Well, here we are. You’ve clicked on the “About” section, which either means you’re curious, lost, or vetting me before deciding if I’m full of crap. All fair.

I’m turning 50 this year. Half a century. Five whole decades of navigating life, love, laundry, and that one drawer in the kitchen full of things that don’t belong anywhere else. I thought I’d feel wiser by now, maybe calmer, or like I’d finally unlocked the secret to life. Not in the slightest!

Hormones are starting to play hopscotch with my sanity, my chin has started growing one single hair, and I regularly forget the names of common things mid conversation. You know, the… the thing. With the buttons. That makes toast? Yes. That. Vocabulary is now a lucky dip.

I’d like to say I am officially in the I-don’t-have-time-for-this era of my life as I think it would be kind of liberating, but I’m no where close! I worry if I’ll upset people, if people like me, I keep most of my beliefs and opinions to myself unless its aimed at my family.
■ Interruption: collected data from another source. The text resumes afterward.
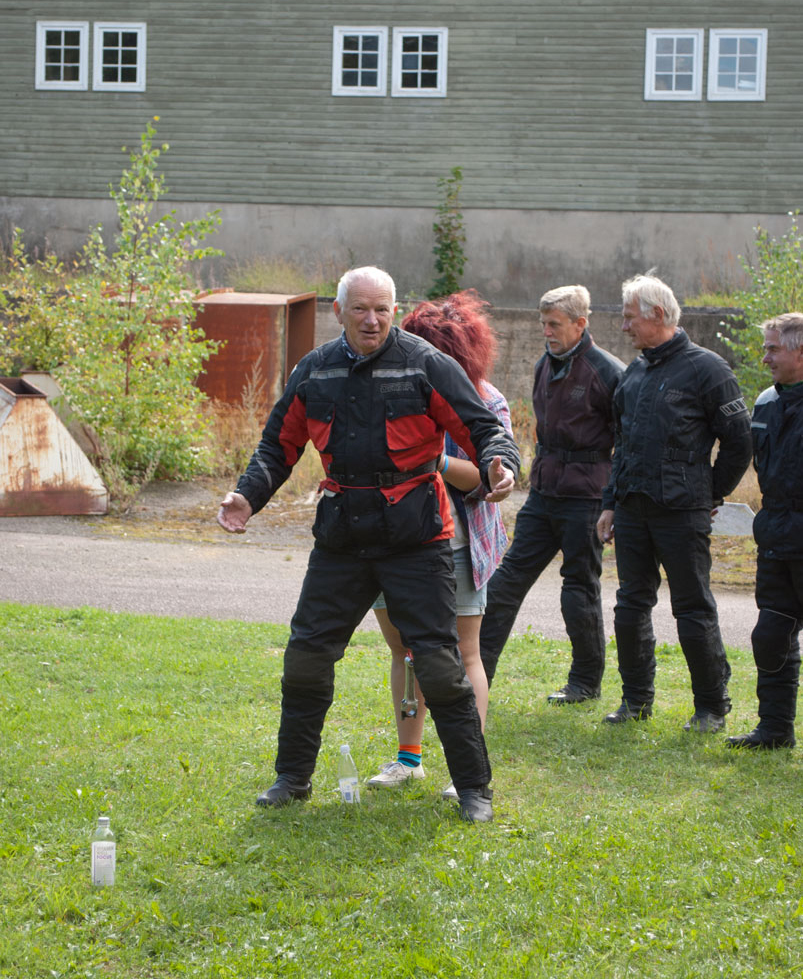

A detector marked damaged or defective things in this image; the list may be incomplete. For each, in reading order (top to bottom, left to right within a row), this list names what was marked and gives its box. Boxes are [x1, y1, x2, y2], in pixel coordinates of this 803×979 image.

rusty metal container [194, 290, 318, 416]
rusty metal bin [194, 290, 318, 416]
rusty metal container [0, 378, 109, 520]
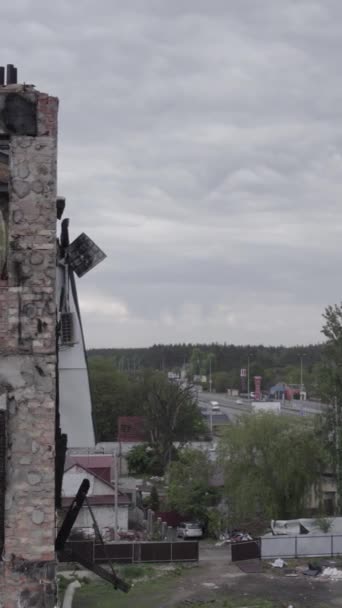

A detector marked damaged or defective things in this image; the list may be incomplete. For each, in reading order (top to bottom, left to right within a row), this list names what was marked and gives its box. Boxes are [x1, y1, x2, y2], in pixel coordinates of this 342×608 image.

damaged brick building [0, 66, 58, 608]
burnt facade [0, 70, 58, 608]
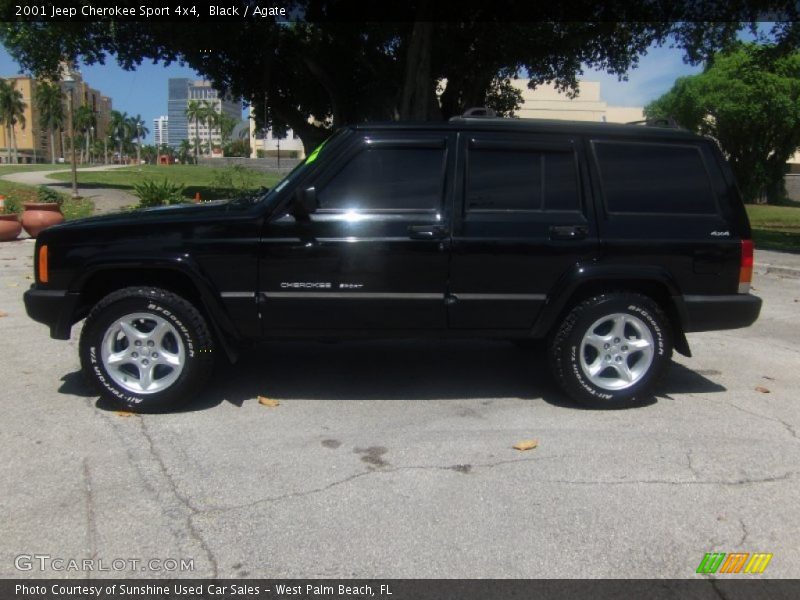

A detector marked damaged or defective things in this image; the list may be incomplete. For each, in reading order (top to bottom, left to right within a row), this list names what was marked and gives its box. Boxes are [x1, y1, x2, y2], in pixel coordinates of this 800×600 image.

crack in pavement [138, 418, 219, 576]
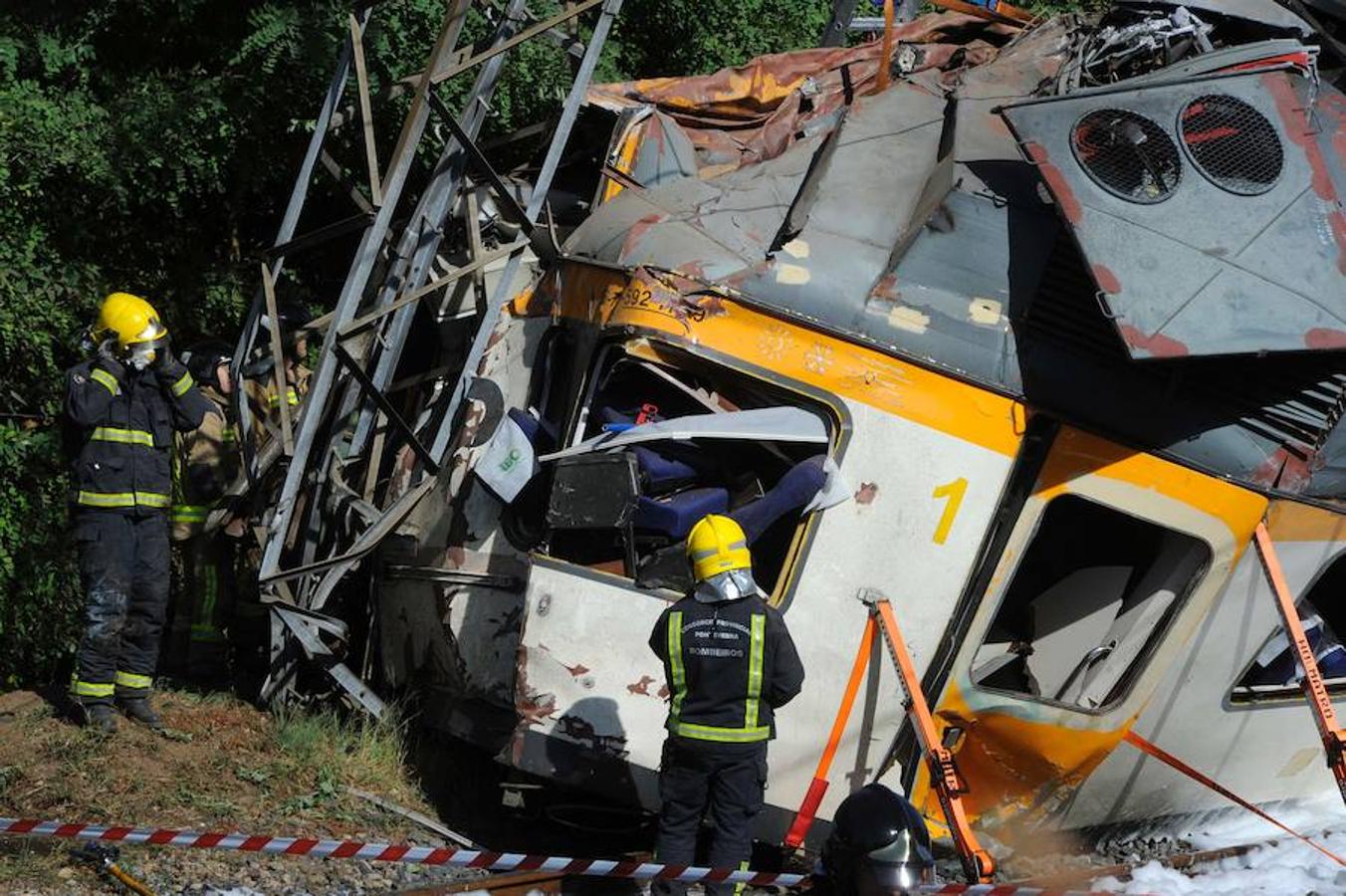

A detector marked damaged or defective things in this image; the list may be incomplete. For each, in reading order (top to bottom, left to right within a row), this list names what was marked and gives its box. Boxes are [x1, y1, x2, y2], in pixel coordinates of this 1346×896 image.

damaged roof [565, 5, 1346, 498]
broken window [494, 338, 836, 601]
overturned vehicle [237, 0, 1346, 868]
broken window [968, 494, 1211, 709]
broken window [1227, 550, 1346, 705]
I’m working on it though so brace yourselves, I have a sharp tongue!

This blog is my little corner of the internet where I can talk honestly about anything I bloody well like and the weird in-between place of not being young anymore but not quite old. If you’re looking for educational, profound shit… look elsewhere. If you’re after some honest ramblings, too much swearing, and the occasional dose of hilarity, pull up a chair.

I’m looking for an outlet. An online journal that I apparently allow the world to read. I’m just here to tell MY truth, laugh about it, and hopefully feel a little less alone when I forget the word for “spatula.”

Now, if you’ll excuse me, it’s coffee time right?